Question

Let V be the set of vectors in R2 with the following definition of addition and scalar multiplication: Addition [x1 x2] [y1 y2] = [0 x2 + y2] Scalar Multiplication: alpha [x1 x2] = [ax1 ax2] Determine which of the Vector Space Axioms are satisfied.

Answer 1

Answer:

Given Set is not a vector space as Axiom 4 and 8 are not satisfied.

Step-by-step explanation:

Given:

V is Vector  in R².

Definition of addition : $(x_1,x_2)+(y_1,y_2)=(0,x_2+y_2)$

Definition of multiplication : $\alpha(x_1,x_2)=(\alpha x_1,\alpha x_2)$

We need to check which axioms of the vector space satisfied by V.

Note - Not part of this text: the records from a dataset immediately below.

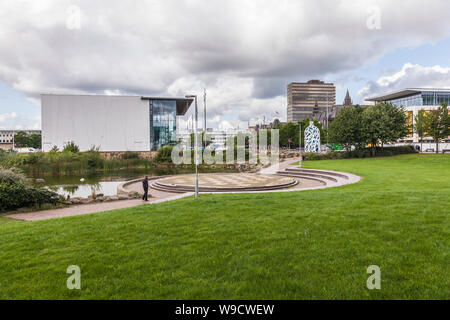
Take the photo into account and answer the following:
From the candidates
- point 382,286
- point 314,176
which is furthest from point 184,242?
point 314,176

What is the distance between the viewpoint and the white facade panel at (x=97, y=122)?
224 ft

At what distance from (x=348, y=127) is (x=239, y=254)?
44.8 m

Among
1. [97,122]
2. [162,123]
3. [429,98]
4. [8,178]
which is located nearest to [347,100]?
[429,98]

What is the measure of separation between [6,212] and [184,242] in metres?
12.3

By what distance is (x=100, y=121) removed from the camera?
68.9 meters

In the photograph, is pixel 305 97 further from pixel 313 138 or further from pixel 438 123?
pixel 438 123

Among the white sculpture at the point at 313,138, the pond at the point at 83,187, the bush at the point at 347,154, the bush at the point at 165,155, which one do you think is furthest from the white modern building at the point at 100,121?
the pond at the point at 83,187

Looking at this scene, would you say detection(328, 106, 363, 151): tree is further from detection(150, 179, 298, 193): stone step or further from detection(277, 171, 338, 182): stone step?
detection(150, 179, 298, 193): stone step

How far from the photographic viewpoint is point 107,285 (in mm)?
4410

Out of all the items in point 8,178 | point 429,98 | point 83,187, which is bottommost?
point 83,187

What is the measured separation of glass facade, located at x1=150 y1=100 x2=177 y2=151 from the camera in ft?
233

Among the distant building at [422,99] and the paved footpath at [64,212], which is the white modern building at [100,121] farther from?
the distant building at [422,99]

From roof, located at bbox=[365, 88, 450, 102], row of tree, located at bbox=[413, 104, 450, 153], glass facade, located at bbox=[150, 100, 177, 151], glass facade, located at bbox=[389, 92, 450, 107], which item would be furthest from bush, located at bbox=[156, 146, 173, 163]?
glass facade, located at bbox=[389, 92, 450, 107]

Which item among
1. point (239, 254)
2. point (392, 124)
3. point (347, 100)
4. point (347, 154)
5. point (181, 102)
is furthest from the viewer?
point (347, 100)
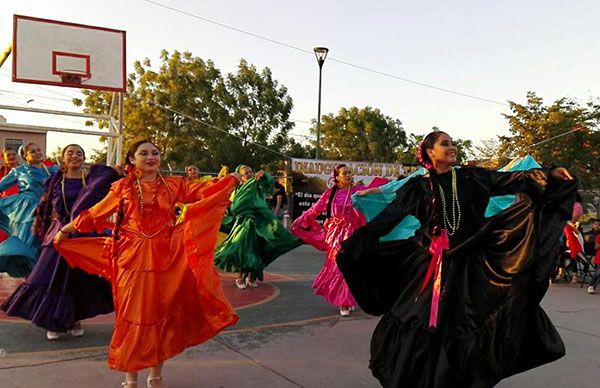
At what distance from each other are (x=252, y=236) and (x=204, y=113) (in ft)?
82.7

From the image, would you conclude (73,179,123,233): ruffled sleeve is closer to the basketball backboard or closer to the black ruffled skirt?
the black ruffled skirt

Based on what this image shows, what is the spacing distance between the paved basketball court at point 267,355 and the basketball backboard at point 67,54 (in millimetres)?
10197

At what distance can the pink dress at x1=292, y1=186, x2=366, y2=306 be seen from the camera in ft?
23.1

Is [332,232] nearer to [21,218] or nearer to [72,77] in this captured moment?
[21,218]

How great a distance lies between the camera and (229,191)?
4.63 m

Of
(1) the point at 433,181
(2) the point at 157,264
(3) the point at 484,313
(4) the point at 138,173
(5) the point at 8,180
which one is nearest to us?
(3) the point at 484,313

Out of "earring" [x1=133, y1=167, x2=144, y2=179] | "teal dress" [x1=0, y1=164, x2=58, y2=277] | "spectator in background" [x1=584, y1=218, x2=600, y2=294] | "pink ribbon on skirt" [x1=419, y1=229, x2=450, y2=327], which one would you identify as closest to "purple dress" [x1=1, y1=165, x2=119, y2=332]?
"earring" [x1=133, y1=167, x2=144, y2=179]

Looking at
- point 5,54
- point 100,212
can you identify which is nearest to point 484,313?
point 100,212

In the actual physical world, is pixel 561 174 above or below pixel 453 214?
above

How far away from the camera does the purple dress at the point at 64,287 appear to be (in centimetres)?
542

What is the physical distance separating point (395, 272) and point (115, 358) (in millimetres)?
2069

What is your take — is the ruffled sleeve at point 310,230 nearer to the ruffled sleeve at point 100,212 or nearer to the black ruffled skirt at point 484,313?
the ruffled sleeve at point 100,212

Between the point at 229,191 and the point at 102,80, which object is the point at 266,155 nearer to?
the point at 102,80

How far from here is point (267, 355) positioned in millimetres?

Let, $(x_1,x_2)=u\:\:,\:\:(y_1,y_2)=v\:\:,\:\:(z_1,z_2)=w\:\epsilon R^2$

and α , β are scalars.

Axiom 1). $u+v=(x_1,x_2)+(y_1,y_2)=(0,x_2+y_2)\epsilon R^2$

Axiom 2). $u+v=(x_1,x_2)+(y_1,y_2)=(0,x_2+y_2)$

                $v+u=(y_1,y_2)+(x_1,x_2)=(0,y_2+x_2)=(0,x_2+y_2)$

⇒ u + v = v + u

Axiom 3). $(u+v)+w=(\:(x_1,x_2)+(y_1,y_2)\:)+(z_1,z_2)=(0,x_2+y_2)+(z_1,z_2)=(0,x_2+y_2+z_2)$

$u+(v+w)=(x_1,x_2)+(\:(y_1,y_2)+(z_1,z_2)\:)=(x_1,x_2)+(0,y_2+z_2)=(0,x_2+y_2+z_2)$

⇒ ( u + v ) + w = u + ( v + w )

Axiom 4). $u+0=(x_1,x_2)+(0,0)=(0,x_2+0)=(0,x_2)$

⇒ u + 0 ≠ u

Axiom 5). $u+(-u)=(x_1,x_2)+(\:-(x_1,x_2)\:)=(x_1,x_2)+(-x_1,-x_2)=(0,x_2+(-x_2)\,)=(0,x_2-x_2)=(0,0)$

⇒ u + (-u) = 0

Axiom 6). $\alpha(u)=\alpha(x_1,x_2)=(\alpha x_1,\alpha x_2)\epsilon R^2$

Axiom 7). $\alpha(u+v)=\alpha(0,x_2+y_2)=(0,\alpha(x_2+y_2))=(0,\alpha x_2+\alpha y_2)$

$a\lpha u+\alpha v=\alpha(x_1,x_2)+\alpha(y_1,y_2)=(\alpha x_1,\alpha x_2)+(\alpha y_1,\alpha y_2)=(0,\alpha x_2+\alpha y_2)$

⇒ α ( u + v ) = αu + αv

Axiom 8). $(alpha+\beta)u=(\alpha+\beta)(x_1,x_2)=((\alpha+\beta)x_1,(\alpha+\beta)x_2)=(\alpha x_1+\beta x_1,\alpha x_2+\beta x_2)$

$alpha u+\beta u=\alpha(x_1,x_2)+\beta(x_1,x_2)=(\alpha x_1,\alpha x_2)+(\beta x_1,\beta x_2)=(0,\alpha x_2+\beta x_2)$

⇒ ( α + β )u ≠ αu + βu

Axiom 9). $(\alpha.\beta)u=\alpha\beta(x_1,x_2)=\alpha(\beta x_1,\beta x_2)=\alpha(\beta u)$

⇒ ( αβ )u = α( βu )

Axiom 10). $1.u=1(x_1,x_2)=(x_1,x_2)$

⇒ 1 . u = u

Therefore, Given Set is not a vector space as Axiom 4 and 8 are not satisfied.